> [Short exercise]
Copy out the whole column below about the Danish cartoons, word for word, without the data that follows it.

Brendan O'Neill: Censorship is being justified by imaginary Muslim outrage
It's the cultural elite who are calling for the removal of offending material
If there's one place where it would be entirely legitimate – essential even – to republish those Muhammad-baiting Danish cartoons, it would surely be in a book titled The Cartoons that Shook the World, described by one previewer as "an extremely thorough and wide-ranging analysis of the facts surrounding the release of the Muhammad cartoons and the international framework in which the cartoons reverberated".
Unless you have lived in a cave for the past 10 years, you will know that these cartoons – one of which shows Muhammad with a bomb in his turban – were first published in a Danish newspaper in 2005. In 2008, Osama bin Laden denounced the "insulting drawings".
When the cartoons were republished in various newspapers around the world in 2005 and 2006, there were riots in parts of the Islamic world. As a result, many editors in the West enforced an informal ban, worried that if they republished them they might fall victim to effigy-burning mobs.
But a book titled The Cartoons that Shook the World is surely a different story. It's an academic work due to be published by Yale University Press no less, an apparently insightful study of the content of the cartoons and their impact on global affairs. Surely there, for the benefit of study and truth if nothing else, the cartoons could be republished – right?
Wrong. This month, editors at Yale University Press decided to strip all illustrations – including the cartoons – from Jytte Klausen's book. They reportedly gave Klausen, a Danish native and professor of political science at Brandeis University in Boston, an ultimatum: no illustrations or no book. So, bizarrely, even an academic tome that contextualises the Danish cartoons furore will shortly be published without any of the Danish cartoons.

> [Provided data]
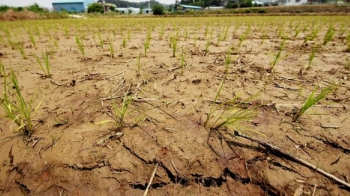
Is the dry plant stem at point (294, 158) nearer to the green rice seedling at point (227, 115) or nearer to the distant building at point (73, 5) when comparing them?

> [Worked solution]
Brendan O'Neill: Censorship is being justified by imaginary Muslim outrage
It's the cultural elite who are calling for the removal of offending material
If there's one place where it would be entirely legitimate – essential even – to republish those Muhammad-baiting Danish cartoons, it would surely be in a book titled The Cartoons that Shook the World, described by one previewer as "an extremely thorough and wide-ranging analysis of the facts surrounding the release of the Muhammad cartoons and the international framework in which the cartoons reverberated".
Unless you have lived in a cave for the past 10 years, you will know that these cartoons – one of which shows Muhammad with a bomb in his turban – were first published in a Danish newspaper in 2005. In 2008, Osama bin Laden denounced the "insulting drawings".
When the cartoons were republished in various newspapers around the world in 2005 and 2006, there were riots in parts of the Islamic world. As a result, many editors in the West enforced an informal ban, worried that if they republished them they might fall victim to effigy-burning mobs.
But a book titled The Cartoons that Shook the World is surely a different story. It's an academic work due to be published by Yale University Press no less, an apparently insightful study of the content of the cartoons and their impact on global affairs. Surely there, for the benefit of study and truth if nothing else, the cartoons could be republished – right?
Wrong. This month, editors at Yale University Press decided to strip all illustrations – including the cartoons – from Jytte Klausen's book. They reportedly gave Klausen, a Danish native and professor of political science at Brandeis University in Boston, an ultimatum: no illustrations or no book. So, bizarrely, even an academic tome that contextualises the Danish cartoons furore will shortly be published without any of the Danish cartoons.